--- start Text shown ---

How fricking cool would it be to see baseball with a 258' RF line that went went straight out to a 440' RCF.
As to the A's - that is what you get for having a nice guy owner I guess, you get screwed.
You leave it in a closet.
Years later a new neighbor moves in, he decides he wants that painting and throws a fit because you won't give it to him the way the previous neighbor gave it to you.
The circumstances around the giants getting the rights to the southbay market are completely irrelevant now, the fact is that by the MLB constitution they have exclusive rights there. That has value and it would be a violation of their responsibilities to their shareholders to give them away. IT would cost them tens of millions of dollars to settle with their shareholders if they simply gave the rights away.
The long and short of this mess is that there is no way the A's move without the blessing of the Giants, MLB does not want this to go to a vote with the two teams lobbying the other owners to take sides. Either money changes hands or some other agreement is reached, there are a lot of pieces here. Things like regional cable contracts, media contracts, rights to put a minor league team in oakland, limitations on advertising, options for what happens if one or the other leaves the are.. etc. I could see the Giants giving them the southbay rights in return for the A's signing an agreement to have their games aired on the Giants owned regional network, and the SJ Giants becoming the Oakland Giants, and Fresno and Sacramento swapping Affiliations.

--- end Text shown ---
--- start Supplied entries ---

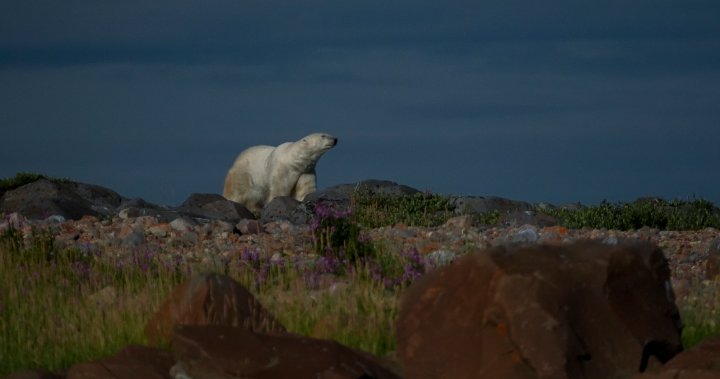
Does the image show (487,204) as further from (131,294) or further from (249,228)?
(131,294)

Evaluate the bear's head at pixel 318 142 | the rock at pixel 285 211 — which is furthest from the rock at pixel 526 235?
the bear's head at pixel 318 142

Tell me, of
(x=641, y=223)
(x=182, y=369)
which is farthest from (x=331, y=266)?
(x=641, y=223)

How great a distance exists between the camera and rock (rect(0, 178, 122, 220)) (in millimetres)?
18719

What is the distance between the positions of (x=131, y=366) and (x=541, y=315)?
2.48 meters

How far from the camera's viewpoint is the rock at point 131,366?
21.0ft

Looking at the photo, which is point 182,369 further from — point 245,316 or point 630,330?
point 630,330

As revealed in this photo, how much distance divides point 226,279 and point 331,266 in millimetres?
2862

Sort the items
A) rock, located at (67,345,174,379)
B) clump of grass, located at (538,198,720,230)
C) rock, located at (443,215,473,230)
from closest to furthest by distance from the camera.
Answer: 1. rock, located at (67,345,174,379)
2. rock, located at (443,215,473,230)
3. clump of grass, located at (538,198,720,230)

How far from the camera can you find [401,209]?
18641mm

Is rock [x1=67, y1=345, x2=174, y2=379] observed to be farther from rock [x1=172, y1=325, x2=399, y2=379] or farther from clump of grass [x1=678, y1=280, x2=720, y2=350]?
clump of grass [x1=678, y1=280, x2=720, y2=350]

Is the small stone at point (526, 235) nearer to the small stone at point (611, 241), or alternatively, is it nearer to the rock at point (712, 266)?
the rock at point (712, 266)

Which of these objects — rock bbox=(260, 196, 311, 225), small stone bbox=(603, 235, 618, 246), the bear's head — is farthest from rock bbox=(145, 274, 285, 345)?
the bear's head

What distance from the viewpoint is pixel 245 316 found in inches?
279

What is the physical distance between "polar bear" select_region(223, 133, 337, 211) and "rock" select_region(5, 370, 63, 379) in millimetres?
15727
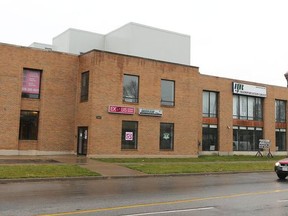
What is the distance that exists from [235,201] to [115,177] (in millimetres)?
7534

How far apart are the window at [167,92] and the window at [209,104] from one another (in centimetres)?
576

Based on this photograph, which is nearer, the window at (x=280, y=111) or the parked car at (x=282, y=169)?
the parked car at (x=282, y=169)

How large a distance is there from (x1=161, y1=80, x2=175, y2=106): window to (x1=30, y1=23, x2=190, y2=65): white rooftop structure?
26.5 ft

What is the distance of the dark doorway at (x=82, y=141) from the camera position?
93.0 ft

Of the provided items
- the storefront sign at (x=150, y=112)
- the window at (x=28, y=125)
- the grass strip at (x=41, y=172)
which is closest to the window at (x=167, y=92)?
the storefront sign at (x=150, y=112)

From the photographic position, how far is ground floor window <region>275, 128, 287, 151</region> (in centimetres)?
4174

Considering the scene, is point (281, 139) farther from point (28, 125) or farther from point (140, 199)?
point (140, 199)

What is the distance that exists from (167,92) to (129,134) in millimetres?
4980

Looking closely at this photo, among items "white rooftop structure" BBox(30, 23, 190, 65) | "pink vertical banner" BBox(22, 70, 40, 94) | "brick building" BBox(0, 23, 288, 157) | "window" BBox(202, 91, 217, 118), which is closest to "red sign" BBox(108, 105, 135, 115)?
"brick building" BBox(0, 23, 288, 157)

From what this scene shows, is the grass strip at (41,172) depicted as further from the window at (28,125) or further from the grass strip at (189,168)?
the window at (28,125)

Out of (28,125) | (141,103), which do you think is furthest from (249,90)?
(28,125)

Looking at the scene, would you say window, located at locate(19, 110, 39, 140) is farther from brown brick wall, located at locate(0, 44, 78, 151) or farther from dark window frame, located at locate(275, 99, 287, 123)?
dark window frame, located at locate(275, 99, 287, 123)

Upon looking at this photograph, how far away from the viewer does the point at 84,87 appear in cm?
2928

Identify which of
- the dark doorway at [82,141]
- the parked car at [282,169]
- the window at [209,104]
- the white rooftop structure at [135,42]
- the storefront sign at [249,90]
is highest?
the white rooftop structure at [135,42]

--- end Supplied entries ---

→ To be done: Reproduce the passage about the A's and the Giants' South Bay rights word for word, from start to finish.

→ Correct result:
How fricking cool would it be to see baseball with a 258' RF line that went went straight out to a 440' RCF.
As to the A's - that is what you get for having a nice guy owner I guess, you get screwed.
You leave it in a closet.
Years later a new neighbor moves in, he decides he wants that painting and throws a fit because you won't give it to him the way the previous neighbor gave it to you.
The circumstances around the giants getting the rights to the southbay market are completely irrelevant now, the fact is that by the MLB constitution they have exclusive rights there. That has value and it would be a violation of their responsibilities to their shareholders to give them away. IT would cost them tens of millions of dollars to settle with their shareholders if they simply gave the rights away.
The long and short of this mess is that there is no way the A's move without the blessing of the Giants, MLB does not want this to go to a vote with the two teams lobbying the other owners to take sides. Either money changes hands or some other agreement is reached, there are a lot of pieces here. Things like regional cable contracts, media contracts, rights to put a minor league team in oakland, limitations on advertising, options for what happens if one or the other leaves the are.. etc. I could see the Giants giving them the southbay rights in return for the A's signing an agreement to have their games aired on the Giants owned regional network, and the SJ Giants becoming the Oakland Giants, and Fresno and Sacramento swapping Affiliations.